Seis migrantes salvadoreños murieron el mes pasado en su intento de llegar a Estados Unidos. Seis salvadoreños fueron víctimas de políticas migratorias que castigan a los pobres y a los que huyen. Políticas migratorias inhumanas que como país hemos tolerado durante años, pero que no podemos seguir tolerando. La muerte de la bebé Valeria y su padre Óscar, ahogados en el río Grande, fue una clara evidencia de la desesperación de los salvadoreños que navegan contra un aparataje migratorio casi inaccesible. Lastimosamente, esa muerte no es un hecho aislado, pero sí es una oportunidad para empujar cambios positivos en las políticas migratorias nacionales y regionales.

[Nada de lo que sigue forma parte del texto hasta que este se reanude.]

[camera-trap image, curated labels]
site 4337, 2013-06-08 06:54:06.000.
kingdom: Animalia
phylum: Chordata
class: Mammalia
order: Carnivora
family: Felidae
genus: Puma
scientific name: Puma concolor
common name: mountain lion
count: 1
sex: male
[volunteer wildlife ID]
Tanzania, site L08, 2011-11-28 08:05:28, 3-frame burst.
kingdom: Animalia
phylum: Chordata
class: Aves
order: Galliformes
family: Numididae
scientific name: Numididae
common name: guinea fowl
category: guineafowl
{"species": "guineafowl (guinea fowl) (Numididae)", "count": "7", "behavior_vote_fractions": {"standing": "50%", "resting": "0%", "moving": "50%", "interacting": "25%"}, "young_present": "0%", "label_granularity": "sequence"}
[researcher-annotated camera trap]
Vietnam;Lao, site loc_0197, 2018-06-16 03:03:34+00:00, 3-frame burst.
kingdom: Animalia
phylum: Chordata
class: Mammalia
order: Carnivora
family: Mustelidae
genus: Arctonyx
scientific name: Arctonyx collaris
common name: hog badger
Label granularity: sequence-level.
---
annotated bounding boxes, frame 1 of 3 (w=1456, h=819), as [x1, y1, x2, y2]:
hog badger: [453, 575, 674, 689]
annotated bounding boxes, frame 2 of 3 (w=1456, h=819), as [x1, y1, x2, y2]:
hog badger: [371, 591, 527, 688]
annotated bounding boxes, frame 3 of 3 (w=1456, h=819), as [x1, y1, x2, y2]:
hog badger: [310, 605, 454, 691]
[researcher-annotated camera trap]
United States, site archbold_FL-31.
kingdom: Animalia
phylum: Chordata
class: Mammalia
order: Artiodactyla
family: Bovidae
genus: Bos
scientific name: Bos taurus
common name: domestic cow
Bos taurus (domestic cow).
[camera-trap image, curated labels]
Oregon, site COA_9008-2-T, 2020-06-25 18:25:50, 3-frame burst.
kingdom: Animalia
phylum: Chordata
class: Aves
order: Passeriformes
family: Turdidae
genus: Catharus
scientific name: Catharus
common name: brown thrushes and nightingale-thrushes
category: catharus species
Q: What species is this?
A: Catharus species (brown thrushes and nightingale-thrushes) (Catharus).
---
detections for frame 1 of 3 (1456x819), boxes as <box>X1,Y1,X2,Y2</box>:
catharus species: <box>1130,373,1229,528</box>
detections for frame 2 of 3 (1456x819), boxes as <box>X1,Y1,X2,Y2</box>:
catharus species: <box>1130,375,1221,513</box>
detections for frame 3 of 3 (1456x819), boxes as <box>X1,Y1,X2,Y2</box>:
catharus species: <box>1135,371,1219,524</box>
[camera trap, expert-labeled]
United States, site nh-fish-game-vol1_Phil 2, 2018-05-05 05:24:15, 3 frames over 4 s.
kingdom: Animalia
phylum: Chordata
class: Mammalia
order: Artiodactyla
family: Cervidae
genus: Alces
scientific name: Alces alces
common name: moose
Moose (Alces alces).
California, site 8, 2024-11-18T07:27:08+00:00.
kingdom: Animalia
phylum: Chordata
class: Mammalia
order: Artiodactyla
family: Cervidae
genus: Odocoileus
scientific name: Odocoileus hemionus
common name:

Los salvadoreños migran del país en busca de una vida digna o huyen para sobrevivir. Sin embargo, durante su tránsito, son tratados como criminales. En Estados Unidos son llamados illegal aliens (siendo alien una forma peyorativa de llamar a los extranjeros, en lugar del estandarizado foreigner). Los niños dejan de ser niños para ser llamados aliens; las madres dejan de ser vistas como madres y son vistas como “extrañas seres ilegales”.

Estas expresiones son un punto de partida para mostrar el enfoque de las políticas migratorias de Estados Unidos. El gobierno de ese país y muchos ciudadanos xenófobos no ven a seres humanos, no ven a niños ni a madres, ni a hombres. Ellos ven a seres extraños ilegales, por lo que se justifican para tratarlos como criminales, o, a veces, con menos garantías de derechos humanos que un criminal.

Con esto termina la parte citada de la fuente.